In-situ bioremediation via direct hydrogen addition has the potential to become a simple and low-cost treatment approach for sites contaminated with chlorinated solvent compounds (PCE, TCE, etc.). Based on the results of recent research, the role of hydrogen as an electron donor is now widely recognized as the key factor governing the dechlorination of chlorinated compounds (Holliger et al., 1993; DiStefano et al., 1992; Maymo-Gatell et al., 1995; Gossett and Zinder, 1996; Smatlak et al., 1996; Hughes, Newell, and Fisher, 1997).
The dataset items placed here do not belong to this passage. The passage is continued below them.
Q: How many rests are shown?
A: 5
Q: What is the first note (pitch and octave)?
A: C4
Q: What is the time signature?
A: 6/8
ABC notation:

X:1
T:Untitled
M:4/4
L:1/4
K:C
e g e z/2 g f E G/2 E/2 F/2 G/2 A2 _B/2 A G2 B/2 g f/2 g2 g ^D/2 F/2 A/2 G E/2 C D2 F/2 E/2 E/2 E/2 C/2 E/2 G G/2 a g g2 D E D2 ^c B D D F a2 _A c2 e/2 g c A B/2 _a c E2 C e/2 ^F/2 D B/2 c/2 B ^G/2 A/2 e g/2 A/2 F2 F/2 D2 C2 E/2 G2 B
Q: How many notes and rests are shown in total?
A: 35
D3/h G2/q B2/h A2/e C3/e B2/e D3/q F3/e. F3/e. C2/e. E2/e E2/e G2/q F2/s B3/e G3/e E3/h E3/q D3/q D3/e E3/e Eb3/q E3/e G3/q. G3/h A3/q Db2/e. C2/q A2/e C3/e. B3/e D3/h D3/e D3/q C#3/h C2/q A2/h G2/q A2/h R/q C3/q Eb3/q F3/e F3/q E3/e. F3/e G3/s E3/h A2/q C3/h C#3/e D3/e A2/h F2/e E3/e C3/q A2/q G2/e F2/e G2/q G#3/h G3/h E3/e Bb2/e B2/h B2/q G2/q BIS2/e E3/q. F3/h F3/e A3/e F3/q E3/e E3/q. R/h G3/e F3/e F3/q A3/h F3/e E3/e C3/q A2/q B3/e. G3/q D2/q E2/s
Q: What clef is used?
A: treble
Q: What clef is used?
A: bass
Because of hydrogen's low cost, its ability to be delivered safely and inexpensively in a variety of ways, and its ability to promote rapid dechlorination, direct hydrogen addition represents a potentially superior approach for managing and remediating chlorinated solvent plumes.

Recent laboratory column studies sponsored by Groundwater Services, Inc. (GSI) and conducted by Dr. Joseph Hughes at Rice University show the potential for directly adding hydrogen, as an electron donor, to aid in the microbially mediated reduction of chlorinated compounds. In Hughes' laboratory system, hydrogen has been shown to support the transformation of PCE to reduced end products. This work has led to the development of a patent for the process of in-situ biodegradation of chlorinated aliphatic hydrocarbons by subsurface hydrogen injection (U.S. Patent No. 5602296; Hughes, Newell, and Fisher, 1997). This process involves the subsurface delivery of dissolved hydrogen using: i) low-flowrate sparge wells, ii) introduction of hydrogen releasing compounds, iii) operation of closed-cycle circulation cells, iv) placing hydrogen-generating electrodes in the subsurface, or v) a number of other methods.